BY CHARLIE DERR
It is time to ask yourself: Is my likeness protected property?
If you have spent time on TikTok recently, it is likely that you too have scrutinized Tom Cruise’s sleight-ofhand for signs of life. What you and I saw was not an aging actor parlaying his fame into social media clout, but rather new, sophisticated, and largely unregulated artificial intelligence programming designed to deceive. This is what’s known as a “deepfake,” a type of synthetic media in which a person’s likeness is imitated by powerful machine learning algorithms.
Major production houses have been improving this kind of AI for years— it’s the sort of facial scanning that resurrected Audrey Hepburn for chocolate ads way back in 2013. But the process has advanced tenfold in ensuing years, and the doppelgangers it can produce are now nearly indistinguishable from reality.

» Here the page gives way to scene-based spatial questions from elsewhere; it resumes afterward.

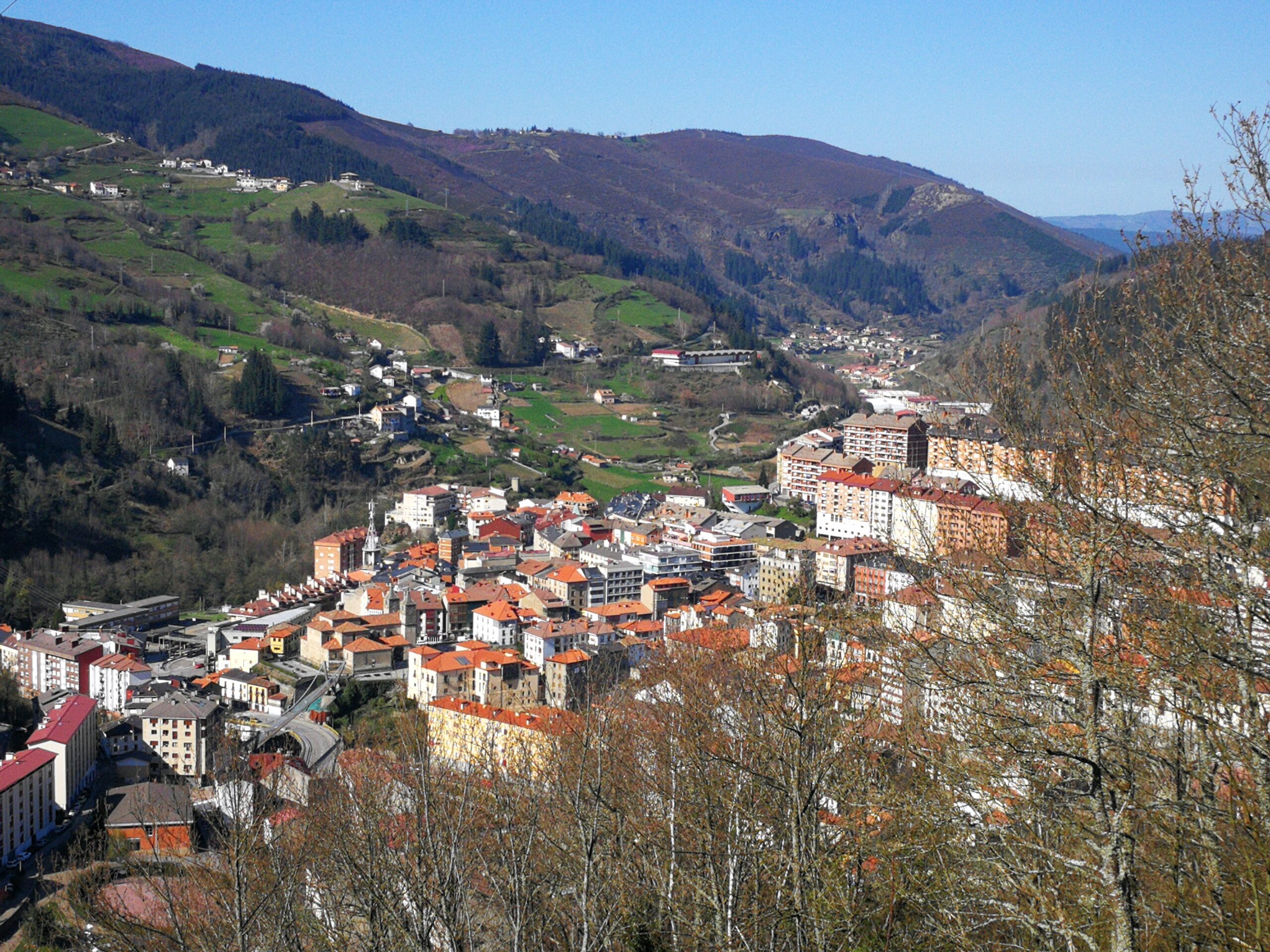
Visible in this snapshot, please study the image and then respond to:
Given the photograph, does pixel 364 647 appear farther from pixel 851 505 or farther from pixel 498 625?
pixel 851 505

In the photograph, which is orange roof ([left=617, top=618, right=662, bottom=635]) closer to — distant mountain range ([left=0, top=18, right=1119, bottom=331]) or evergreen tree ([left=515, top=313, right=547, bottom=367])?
evergreen tree ([left=515, top=313, right=547, bottom=367])

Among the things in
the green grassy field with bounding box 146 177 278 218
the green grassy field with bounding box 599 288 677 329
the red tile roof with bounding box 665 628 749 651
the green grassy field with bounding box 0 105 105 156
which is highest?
the green grassy field with bounding box 0 105 105 156

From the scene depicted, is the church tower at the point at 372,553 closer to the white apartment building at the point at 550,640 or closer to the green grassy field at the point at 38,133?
the white apartment building at the point at 550,640

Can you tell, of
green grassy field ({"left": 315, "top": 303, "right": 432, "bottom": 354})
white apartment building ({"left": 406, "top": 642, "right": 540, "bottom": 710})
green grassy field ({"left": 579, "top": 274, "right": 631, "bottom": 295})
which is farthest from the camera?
green grassy field ({"left": 579, "top": 274, "right": 631, "bottom": 295})

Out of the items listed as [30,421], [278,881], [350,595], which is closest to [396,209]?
[30,421]

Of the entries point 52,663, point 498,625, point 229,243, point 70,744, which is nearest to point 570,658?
point 498,625

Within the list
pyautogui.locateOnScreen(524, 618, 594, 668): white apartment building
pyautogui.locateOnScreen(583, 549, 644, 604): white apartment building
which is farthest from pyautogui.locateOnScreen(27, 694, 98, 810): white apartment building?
pyautogui.locateOnScreen(583, 549, 644, 604): white apartment building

Enter “deepfake” as your query into any major search engine and you’ll immediately learn the technology’s most popular implementation—celebrity porn videos.

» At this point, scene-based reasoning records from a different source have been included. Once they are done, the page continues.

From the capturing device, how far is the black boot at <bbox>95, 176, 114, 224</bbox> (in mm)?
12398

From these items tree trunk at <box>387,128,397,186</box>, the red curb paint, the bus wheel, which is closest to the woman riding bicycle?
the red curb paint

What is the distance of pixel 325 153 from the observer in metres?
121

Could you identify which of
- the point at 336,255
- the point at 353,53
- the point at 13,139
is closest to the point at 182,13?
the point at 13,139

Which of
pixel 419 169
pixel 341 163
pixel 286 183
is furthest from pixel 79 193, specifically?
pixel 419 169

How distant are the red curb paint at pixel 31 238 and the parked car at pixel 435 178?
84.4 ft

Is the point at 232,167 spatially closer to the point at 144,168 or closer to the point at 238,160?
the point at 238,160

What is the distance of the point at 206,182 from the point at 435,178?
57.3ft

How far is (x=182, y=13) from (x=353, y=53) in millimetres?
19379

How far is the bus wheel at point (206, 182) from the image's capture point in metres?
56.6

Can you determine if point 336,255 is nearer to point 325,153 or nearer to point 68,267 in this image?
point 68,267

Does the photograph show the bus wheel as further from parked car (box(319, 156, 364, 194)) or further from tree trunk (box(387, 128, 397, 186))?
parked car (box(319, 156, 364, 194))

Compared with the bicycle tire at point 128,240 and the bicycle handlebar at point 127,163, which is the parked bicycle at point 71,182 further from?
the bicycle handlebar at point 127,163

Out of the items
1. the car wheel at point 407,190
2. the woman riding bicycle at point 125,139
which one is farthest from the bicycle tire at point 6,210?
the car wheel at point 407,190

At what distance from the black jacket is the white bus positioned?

Deep faking has also been utilized to influence international media, discredit politicians, and spread disinformation about COVID-19. Presently, the technology requires several hours of audio and video footage to produce an effective facsimile; that’s why celebrities and politicians are preferred targets.
However, it’s likely that its rapid advancement will allow seamless identity theft using just your Instagram feed.

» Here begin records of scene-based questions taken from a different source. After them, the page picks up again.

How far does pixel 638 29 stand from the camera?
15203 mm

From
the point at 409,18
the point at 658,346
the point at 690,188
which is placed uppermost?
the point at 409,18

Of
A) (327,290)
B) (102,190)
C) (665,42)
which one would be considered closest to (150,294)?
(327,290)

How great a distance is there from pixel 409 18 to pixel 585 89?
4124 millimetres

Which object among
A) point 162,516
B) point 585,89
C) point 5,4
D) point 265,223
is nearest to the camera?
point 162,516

Despite the formation of a G7backed Global Partnership on AI, the United States government has yet to endorse its policies, and there is no federal law prohibiting the creation or distribution of deepfakes, although several bills have been introduced in Congress.
It has been left largely to social media conglomerates to self-police content and introduce or enforce disinformation countermeasures, and their traffic-driven profit models ensure that no serious action will be taken to dismantle fraudulent accounts.
Artificial intelligence has serious potential for damage. Beyond the insidious specter of fake news, we are just beginning to see what a world full of AI looks like—transhumanism, fully automated workplaces, algorithm overlords, and self-driving cars. It appears our government historically prefers to implement regulation after disruptions have begun to wreak havoc on our social systems, but it is imperative that in this case, the United States Congress acts now.
A regulatory board must be established for Internet-based media and technology, staffed with former industry members and ethics and policy experts with a singular goal of protecting humanity. The stakes are too high to stand by.